PortSwigger Research Declares 'HTTP/1.1 Must Die' After Uncovering Novel Desync Attacks Affecting Akamai, Cloudflare, and Netlify
PortSwigger Research reveals new HTTP desync attack classes that compromised core infrastructure at Akamai, Cloudflare, and Netlify, arguing the protocol is fundamentally broken and must be replaced.

PortSwigger Research has published a landmark paper titled "HTTP/1.1 must die: the desync endgame," arguing that the decades-old protocol is inherently insecure and that six years of mitigations have only hidden, not fixed, the underlying flaw. The research introduces several novel classes of HTTP desync attacks capable of mass credential compromise, demonstrated through critical vulnerabilities that exposed tens of millions of websites by subverting core infrastructure within Akamai, Cloudflare, and Netlify.
The core problem, as explained by researcher James Kettle, lies in HTTP/1.1's weak request boundaries. Requests are simply concatenated on TCP/TLS sockets with no delimiters, and multiple methods exist to specify message length—Content-Length, Transfer-Encoding, implicit-zero, and HTTP/2's built-in length. Attackers can exploit parser discrepancies between front-end proxies and back-end servers to cause a desync, injecting malicious prefixes into other users' requests and achieving complete site takeover.
Despite widespread adoption of HTTP/2, the paper reveals that many servers and CDNs downgrade incoming HTTP/2 requests to HTTP/1.1 for back-end transmission, losing most security benefits. This downgrading introduces a fourth length interpretation, making attacks even more dangerous. The research demonstrates that modern WAFs and parser tightening have made classic attacks harder to detect but have not eliminated the threat—they've merely driven attackers to develop more sophisticated techniques.
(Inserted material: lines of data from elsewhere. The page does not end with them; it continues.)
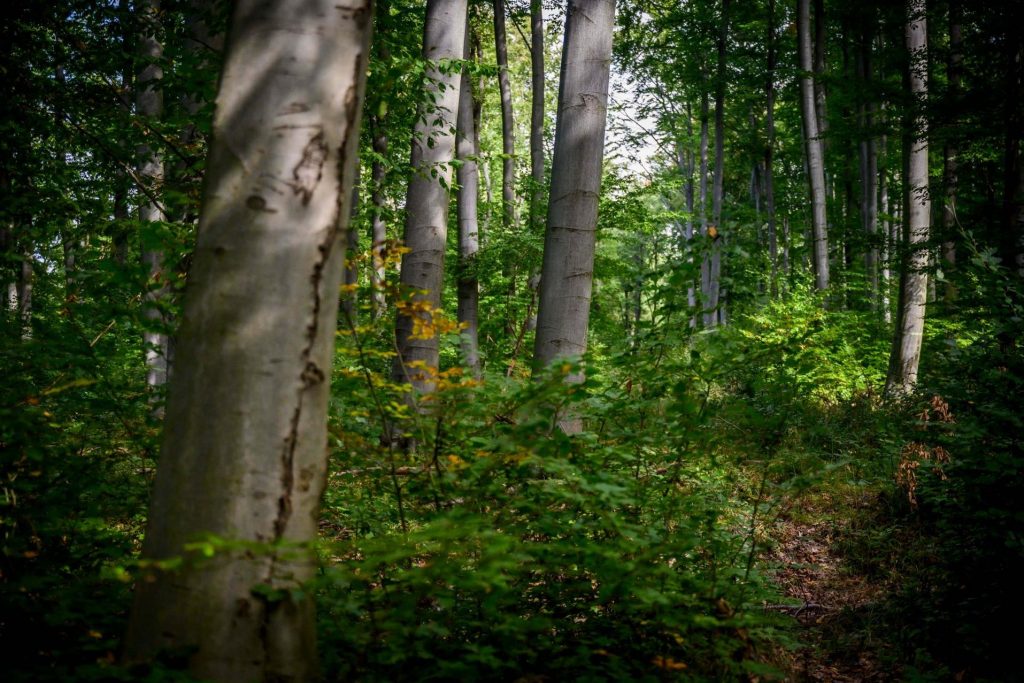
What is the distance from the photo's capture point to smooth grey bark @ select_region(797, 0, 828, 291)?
1398cm

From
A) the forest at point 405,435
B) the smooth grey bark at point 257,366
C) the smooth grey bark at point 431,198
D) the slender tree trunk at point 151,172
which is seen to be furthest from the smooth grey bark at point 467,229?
the smooth grey bark at point 257,366

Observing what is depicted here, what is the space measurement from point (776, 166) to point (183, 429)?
34.0 m

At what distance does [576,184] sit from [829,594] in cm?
378

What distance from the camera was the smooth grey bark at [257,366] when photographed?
175cm

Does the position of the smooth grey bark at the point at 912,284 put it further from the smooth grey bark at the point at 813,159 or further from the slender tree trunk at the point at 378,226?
the slender tree trunk at the point at 378,226

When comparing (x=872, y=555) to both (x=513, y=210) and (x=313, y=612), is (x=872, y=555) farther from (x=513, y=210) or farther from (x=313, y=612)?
(x=513, y=210)

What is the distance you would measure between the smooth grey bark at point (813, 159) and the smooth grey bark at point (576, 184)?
1060cm

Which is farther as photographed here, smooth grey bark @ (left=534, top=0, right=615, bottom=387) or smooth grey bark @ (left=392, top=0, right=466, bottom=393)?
smooth grey bark @ (left=392, top=0, right=466, bottom=393)

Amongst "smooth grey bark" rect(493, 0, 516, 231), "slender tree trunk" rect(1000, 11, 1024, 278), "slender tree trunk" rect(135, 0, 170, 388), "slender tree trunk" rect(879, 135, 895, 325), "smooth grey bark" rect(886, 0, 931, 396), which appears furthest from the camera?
"smooth grey bark" rect(493, 0, 516, 231)

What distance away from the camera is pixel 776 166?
104ft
Kettle introduces an open-source toolkit enabling systematic detection of parser discrepancies and target-specific weak spots. Combined with the novel attack classes, this toolkit yielded over $200,000 in bug bounties in just two weeks. The paper details case studies including 0.CL desync attacks via obfuscated Expect headers against T-Mobile, GitLab, Netlify CDN, and Akamai CDN, demonstrating that even major infrastructure providers remain vulnerable.
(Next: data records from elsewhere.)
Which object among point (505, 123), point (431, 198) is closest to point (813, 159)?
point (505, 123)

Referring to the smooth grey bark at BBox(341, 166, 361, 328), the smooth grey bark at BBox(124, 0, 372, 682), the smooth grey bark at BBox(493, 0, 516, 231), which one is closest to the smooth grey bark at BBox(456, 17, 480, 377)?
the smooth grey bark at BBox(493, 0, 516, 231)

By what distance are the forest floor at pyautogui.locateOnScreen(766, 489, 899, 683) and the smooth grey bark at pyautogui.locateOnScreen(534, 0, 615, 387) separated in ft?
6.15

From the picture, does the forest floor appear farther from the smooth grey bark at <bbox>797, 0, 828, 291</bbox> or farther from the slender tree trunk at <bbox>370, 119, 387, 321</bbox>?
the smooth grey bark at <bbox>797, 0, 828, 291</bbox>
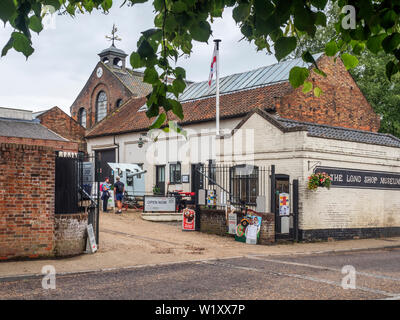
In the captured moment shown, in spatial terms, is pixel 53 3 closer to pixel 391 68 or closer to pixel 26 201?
pixel 391 68

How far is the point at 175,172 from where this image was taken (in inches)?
1100

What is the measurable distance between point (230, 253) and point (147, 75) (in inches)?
377

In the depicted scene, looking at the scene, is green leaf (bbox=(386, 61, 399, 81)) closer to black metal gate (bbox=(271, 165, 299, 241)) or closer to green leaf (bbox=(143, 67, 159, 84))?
green leaf (bbox=(143, 67, 159, 84))

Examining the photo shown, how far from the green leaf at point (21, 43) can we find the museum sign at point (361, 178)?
1426 centimetres

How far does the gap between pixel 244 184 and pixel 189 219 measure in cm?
269

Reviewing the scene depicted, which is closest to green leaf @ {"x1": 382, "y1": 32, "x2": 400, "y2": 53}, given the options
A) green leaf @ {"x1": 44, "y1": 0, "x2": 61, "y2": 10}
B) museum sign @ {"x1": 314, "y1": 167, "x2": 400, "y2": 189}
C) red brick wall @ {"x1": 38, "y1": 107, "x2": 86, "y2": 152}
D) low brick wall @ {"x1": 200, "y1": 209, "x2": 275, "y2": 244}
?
green leaf @ {"x1": 44, "y1": 0, "x2": 61, "y2": 10}

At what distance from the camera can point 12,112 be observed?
26250 mm

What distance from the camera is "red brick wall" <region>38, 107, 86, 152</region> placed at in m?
34.8

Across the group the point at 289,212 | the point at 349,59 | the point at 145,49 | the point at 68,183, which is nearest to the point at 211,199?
the point at 289,212

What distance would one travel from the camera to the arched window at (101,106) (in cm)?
4205

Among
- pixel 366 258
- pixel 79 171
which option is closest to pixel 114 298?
pixel 79 171

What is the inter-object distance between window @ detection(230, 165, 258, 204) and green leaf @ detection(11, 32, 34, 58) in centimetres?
1492

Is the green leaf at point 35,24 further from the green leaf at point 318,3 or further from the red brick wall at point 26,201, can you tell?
the red brick wall at point 26,201

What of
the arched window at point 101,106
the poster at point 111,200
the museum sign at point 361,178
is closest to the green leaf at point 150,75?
the museum sign at point 361,178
The research argues that HTTP request smuggling must be recognized as a fundamental protocol flaw rather than a series of implementation bugs. "The past six years have demonstrated that addressing individual implementation issues will never eliminate this threat," Kettle writes. "HTTP/2+ solves this threat. If we want a secure web, HTTP/1.1 must die."
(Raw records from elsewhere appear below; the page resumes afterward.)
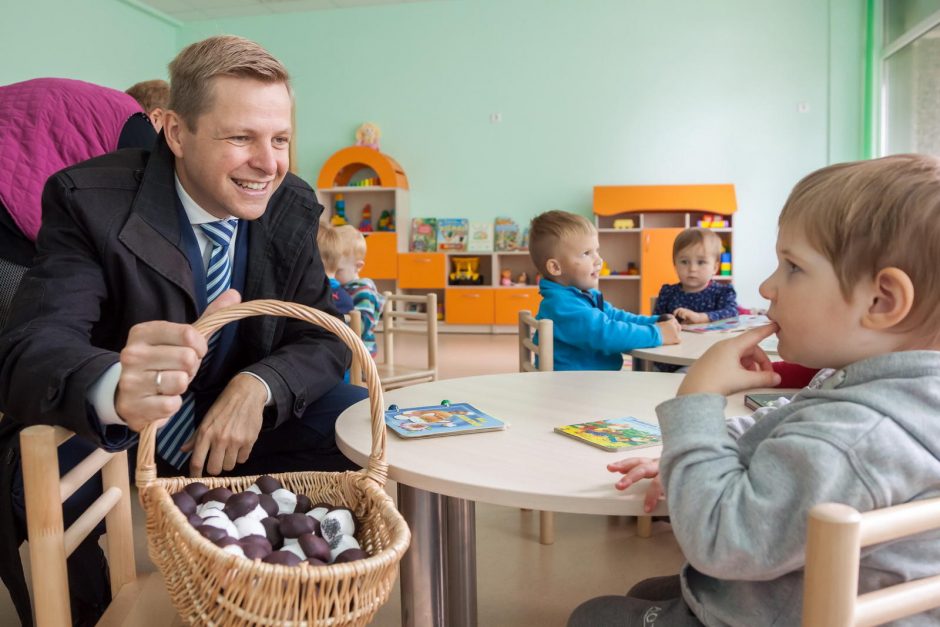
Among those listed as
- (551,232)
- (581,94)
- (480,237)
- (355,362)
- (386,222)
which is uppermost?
(581,94)

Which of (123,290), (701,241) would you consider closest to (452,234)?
(701,241)

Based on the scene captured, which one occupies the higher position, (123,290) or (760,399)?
(123,290)

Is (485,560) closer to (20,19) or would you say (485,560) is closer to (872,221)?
(872,221)

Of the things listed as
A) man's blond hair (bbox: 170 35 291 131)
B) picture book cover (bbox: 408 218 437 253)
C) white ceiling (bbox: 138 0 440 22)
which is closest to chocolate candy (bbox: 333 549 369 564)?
man's blond hair (bbox: 170 35 291 131)

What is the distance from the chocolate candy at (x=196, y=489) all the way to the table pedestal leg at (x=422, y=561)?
0.93 feet

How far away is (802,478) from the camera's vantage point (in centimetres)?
67

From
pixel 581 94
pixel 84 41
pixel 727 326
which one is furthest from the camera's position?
pixel 581 94

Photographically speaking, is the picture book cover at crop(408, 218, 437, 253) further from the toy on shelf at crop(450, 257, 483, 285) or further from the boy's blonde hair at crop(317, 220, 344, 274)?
the boy's blonde hair at crop(317, 220, 344, 274)

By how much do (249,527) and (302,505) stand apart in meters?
0.13

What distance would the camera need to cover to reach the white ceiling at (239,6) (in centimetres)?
730

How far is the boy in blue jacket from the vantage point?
7.46ft

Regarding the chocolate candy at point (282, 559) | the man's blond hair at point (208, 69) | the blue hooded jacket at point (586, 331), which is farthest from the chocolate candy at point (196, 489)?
the blue hooded jacket at point (586, 331)

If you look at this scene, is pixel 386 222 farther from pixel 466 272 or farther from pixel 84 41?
pixel 84 41

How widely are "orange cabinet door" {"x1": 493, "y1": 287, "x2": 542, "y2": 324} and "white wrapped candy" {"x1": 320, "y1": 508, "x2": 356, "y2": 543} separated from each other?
6.01 metres
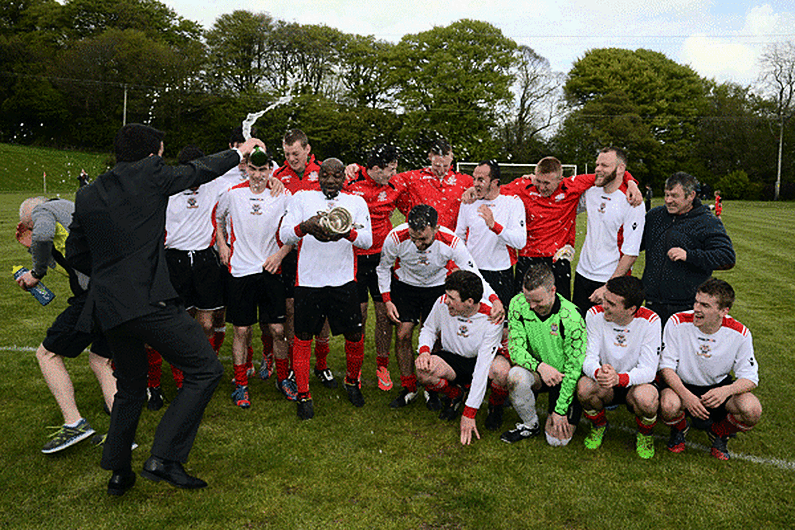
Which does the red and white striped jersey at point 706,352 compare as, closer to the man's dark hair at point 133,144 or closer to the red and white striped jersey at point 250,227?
the red and white striped jersey at point 250,227

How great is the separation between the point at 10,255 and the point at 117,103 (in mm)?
38011

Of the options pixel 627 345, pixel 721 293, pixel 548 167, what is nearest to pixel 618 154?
pixel 548 167

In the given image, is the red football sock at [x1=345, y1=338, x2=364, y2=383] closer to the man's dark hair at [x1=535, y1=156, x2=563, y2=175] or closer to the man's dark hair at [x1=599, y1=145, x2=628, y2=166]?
the man's dark hair at [x1=535, y1=156, x2=563, y2=175]

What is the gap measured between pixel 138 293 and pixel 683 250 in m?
4.17

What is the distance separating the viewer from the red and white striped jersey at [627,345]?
4.32 metres

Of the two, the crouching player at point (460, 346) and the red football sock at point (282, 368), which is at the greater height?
the crouching player at point (460, 346)

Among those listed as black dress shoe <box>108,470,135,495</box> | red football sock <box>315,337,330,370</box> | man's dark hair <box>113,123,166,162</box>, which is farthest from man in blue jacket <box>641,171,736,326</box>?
black dress shoe <box>108,470,135,495</box>

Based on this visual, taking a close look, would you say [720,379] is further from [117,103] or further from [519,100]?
[117,103]

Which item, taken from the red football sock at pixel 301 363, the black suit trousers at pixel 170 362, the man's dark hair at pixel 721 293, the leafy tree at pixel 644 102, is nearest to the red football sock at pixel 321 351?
the red football sock at pixel 301 363

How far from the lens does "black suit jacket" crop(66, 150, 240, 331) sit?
3289mm

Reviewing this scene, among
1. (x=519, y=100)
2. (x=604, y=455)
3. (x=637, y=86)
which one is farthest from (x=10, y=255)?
(x=637, y=86)

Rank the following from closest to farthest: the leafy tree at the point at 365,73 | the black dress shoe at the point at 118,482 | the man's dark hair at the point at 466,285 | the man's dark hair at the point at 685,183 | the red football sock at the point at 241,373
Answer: the black dress shoe at the point at 118,482
the man's dark hair at the point at 466,285
the man's dark hair at the point at 685,183
the red football sock at the point at 241,373
the leafy tree at the point at 365,73

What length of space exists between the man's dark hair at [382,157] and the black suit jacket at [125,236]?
301 cm

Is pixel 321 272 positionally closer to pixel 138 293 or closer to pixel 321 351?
pixel 321 351
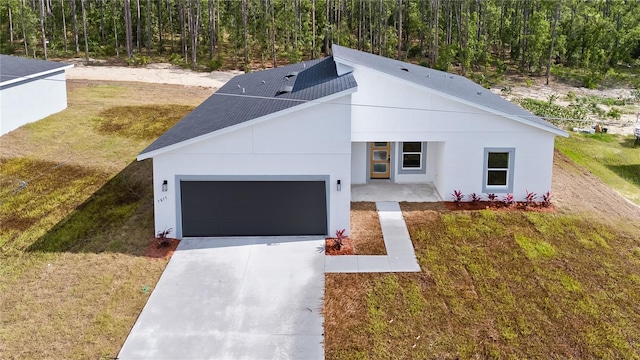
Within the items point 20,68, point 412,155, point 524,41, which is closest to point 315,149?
point 412,155

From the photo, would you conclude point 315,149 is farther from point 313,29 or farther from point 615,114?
point 313,29

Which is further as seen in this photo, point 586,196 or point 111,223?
point 586,196

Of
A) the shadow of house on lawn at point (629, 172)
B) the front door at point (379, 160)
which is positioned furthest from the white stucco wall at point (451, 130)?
the shadow of house on lawn at point (629, 172)

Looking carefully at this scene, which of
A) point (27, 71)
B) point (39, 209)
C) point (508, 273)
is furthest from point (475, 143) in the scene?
point (27, 71)

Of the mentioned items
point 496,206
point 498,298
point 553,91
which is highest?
point 553,91

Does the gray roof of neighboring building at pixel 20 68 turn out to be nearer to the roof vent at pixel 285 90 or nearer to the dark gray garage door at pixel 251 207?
the roof vent at pixel 285 90

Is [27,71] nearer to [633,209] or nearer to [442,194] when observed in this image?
[442,194]

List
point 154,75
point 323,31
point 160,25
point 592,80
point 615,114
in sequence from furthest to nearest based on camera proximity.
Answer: point 160,25 < point 323,31 < point 592,80 < point 154,75 < point 615,114

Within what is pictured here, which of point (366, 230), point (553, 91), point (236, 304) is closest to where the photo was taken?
point (236, 304)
All findings have been reported and patched by the affected vendors, but the researcher warns that websites remain silently vulnerable to inevitable future variants. The paper concludes with recommendations for defenders, including migrating to end-to-end HTTP/2 or HTTP/3, avoiding protocol downgrading, and implementing strict parser validation for any remaining HTTP/1.1 connections.
The full whitepaper, presentation slides, and a broader-audience FAQ are available at http1mustdie.com, along with the DEFCON talk recording.